Infectious diseases continue to plague the modern world. In the evolutionary arms race of pathogen emergence, the rules of engagement appear to have suddenly changed. Human activities have collided with nature to hasten the emergence of more potent pathogens from natural microbial populations. This is evident in recent infectious disease outbreaks, the events that led to their origin, and lessons learned: influenza (2009), meningitis (Africa, 2009), cholera (Haiti, 2010), E. coli (Germany, 2011) and Salmonella (USA, 2012). Developing a comprehensive control plan requires an understanding of the genetics, epidemiology and evolution of emergent pathogens for which humans have little or no pre-existing immunity. As we plot our next move, nature's genetic lottery continues, providing the fuel to transform the most unlikely infectious disease scenarios into reality.

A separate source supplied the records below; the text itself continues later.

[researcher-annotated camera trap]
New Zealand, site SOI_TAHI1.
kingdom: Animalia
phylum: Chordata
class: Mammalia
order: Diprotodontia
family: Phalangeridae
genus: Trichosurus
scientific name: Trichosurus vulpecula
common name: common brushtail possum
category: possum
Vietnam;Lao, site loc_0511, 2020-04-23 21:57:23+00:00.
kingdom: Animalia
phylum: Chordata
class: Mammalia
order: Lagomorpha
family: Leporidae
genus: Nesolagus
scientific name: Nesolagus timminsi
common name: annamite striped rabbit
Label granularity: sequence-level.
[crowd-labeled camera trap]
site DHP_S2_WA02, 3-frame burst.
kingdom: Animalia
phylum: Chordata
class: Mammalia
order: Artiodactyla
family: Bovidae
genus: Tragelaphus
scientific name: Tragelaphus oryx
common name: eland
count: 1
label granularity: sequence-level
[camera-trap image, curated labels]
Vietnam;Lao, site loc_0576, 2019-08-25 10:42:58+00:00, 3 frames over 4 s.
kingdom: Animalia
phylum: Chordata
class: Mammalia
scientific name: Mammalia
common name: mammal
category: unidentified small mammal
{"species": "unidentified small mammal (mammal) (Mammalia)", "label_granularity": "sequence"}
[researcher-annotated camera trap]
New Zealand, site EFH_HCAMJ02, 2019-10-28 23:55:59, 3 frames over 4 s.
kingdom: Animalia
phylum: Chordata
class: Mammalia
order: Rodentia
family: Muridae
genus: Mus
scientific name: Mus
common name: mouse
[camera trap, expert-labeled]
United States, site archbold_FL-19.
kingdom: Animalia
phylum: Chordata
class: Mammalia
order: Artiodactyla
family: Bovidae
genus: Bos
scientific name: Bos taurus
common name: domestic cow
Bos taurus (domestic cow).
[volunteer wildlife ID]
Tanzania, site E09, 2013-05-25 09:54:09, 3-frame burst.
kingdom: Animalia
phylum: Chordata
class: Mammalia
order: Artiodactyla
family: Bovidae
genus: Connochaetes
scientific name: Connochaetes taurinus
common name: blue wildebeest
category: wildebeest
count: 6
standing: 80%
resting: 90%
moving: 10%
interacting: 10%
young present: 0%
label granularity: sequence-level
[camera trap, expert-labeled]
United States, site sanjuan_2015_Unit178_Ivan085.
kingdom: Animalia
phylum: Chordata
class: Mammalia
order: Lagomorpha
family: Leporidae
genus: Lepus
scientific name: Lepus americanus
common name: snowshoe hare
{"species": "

Keywords: Salmonella; Shiga toxin-producing E. coli; cholera; emerging pathogens; hypervirulence; infectious disease outbreaks; influenza; meningitis; microbial pathogenesis; vaccines.

Figure 1. Hypervirulent Salmonella utilize a “Trojan Horse” strategy—exposing their virulence functions only during the infective process—but appearing much like other less-virulent strains in the environment. Entry into an animal host signals a dramatic shift in gene expression that is characterized by elevated toxin production coupled with the disruption of the host innate immune cytokine response necessary to execute antimicrobial activities. Exposure to ex vivo conditions signals a rapid transition to a less-virulent state characterized by more competitive growth in the environment. This rapid and reversible switching allows the bacterium to rapidly adapt to disparate hosts/environments without undergoing irreversible changes in the genome—providing a means for increased immune evasion/disruption, heightened disease and increased maintenance in nature. Hypervirulent Salmonella are among the most virulent of this species and are difficult to detect by current diagnostics. Credit: Peter Allen, UC Santa Barbara.